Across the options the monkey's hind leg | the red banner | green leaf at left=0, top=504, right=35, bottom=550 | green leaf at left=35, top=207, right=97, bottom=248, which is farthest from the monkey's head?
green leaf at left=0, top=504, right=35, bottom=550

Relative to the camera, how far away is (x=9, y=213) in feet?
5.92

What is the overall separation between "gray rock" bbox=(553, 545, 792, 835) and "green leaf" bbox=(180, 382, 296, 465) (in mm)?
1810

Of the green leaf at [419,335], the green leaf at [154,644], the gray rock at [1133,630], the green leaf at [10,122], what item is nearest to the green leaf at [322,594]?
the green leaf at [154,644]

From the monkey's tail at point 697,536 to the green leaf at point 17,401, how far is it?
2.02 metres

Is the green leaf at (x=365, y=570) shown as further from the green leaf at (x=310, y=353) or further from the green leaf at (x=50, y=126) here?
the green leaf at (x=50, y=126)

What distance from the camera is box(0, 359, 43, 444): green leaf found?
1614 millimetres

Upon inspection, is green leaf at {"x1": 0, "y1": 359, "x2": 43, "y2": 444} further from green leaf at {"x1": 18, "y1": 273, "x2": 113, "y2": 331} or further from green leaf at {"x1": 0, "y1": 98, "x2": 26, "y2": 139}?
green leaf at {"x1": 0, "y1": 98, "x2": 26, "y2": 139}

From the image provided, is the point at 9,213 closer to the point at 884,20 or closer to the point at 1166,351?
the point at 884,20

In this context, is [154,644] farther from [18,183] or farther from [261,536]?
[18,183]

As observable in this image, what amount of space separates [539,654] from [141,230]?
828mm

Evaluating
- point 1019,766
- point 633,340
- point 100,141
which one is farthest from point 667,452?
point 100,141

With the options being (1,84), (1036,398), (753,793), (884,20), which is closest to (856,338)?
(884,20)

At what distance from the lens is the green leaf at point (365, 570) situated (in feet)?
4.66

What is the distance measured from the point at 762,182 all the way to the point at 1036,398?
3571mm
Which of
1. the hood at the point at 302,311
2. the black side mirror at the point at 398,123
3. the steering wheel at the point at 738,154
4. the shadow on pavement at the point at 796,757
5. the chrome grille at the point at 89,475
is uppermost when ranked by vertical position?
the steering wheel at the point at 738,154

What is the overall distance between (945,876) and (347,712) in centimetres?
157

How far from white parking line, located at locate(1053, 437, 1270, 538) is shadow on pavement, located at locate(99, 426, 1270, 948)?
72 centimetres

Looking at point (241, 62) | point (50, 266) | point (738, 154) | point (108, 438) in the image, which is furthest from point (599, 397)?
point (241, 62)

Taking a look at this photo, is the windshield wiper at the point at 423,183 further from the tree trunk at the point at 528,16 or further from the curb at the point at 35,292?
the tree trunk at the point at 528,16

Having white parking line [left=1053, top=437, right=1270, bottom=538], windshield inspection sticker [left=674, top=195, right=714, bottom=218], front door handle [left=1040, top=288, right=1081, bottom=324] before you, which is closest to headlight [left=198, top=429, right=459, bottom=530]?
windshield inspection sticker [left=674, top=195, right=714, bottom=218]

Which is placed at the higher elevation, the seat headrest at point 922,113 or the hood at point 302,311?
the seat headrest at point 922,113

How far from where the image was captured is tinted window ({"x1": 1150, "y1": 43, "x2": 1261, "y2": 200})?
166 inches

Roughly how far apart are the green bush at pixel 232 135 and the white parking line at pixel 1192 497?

_Aim of the exercise_: Give the stretch of the records from the line containing "How far from white" through the end as a JSON list of strings, one string per line, with blank lines left out.

_Exercise solution_:
[
  "How far from white parking line, located at locate(1053, 437, 1270, 538) is shadow on pavement, located at locate(99, 426, 1270, 948)?",
  "72 centimetres",
  "Looking at point (241, 62) | point (50, 266) | point (738, 154) | point (108, 438) in the image, which is furthest from point (599, 397)?",
  "point (241, 62)",
  "Taking a look at this photo, is the windshield wiper at the point at 423,183 further from the tree trunk at the point at 528,16 or further from the curb at the point at 35,292?",
  "the tree trunk at the point at 528,16",
  "Having white parking line [left=1053, top=437, right=1270, bottom=538], windshield inspection sticker [left=674, top=195, right=714, bottom=218], front door handle [left=1040, top=288, right=1081, bottom=324] before you, which is closest to headlight [left=198, top=429, right=459, bottom=530]?",
  "windshield inspection sticker [left=674, top=195, right=714, bottom=218]",
  "Which is placed at the higher elevation, the seat headrest at point 922,113 or the hood at point 302,311?",
  "the seat headrest at point 922,113",
  "How far from where the image was captured is tinted window ({\"x1\": 1150, \"y1\": 43, \"x2\": 1261, \"y2\": 200})?",
  "166 inches",
  "Roughly how far apart are the green bush at pixel 232 135 and the white parking line at pixel 1192 497?"
]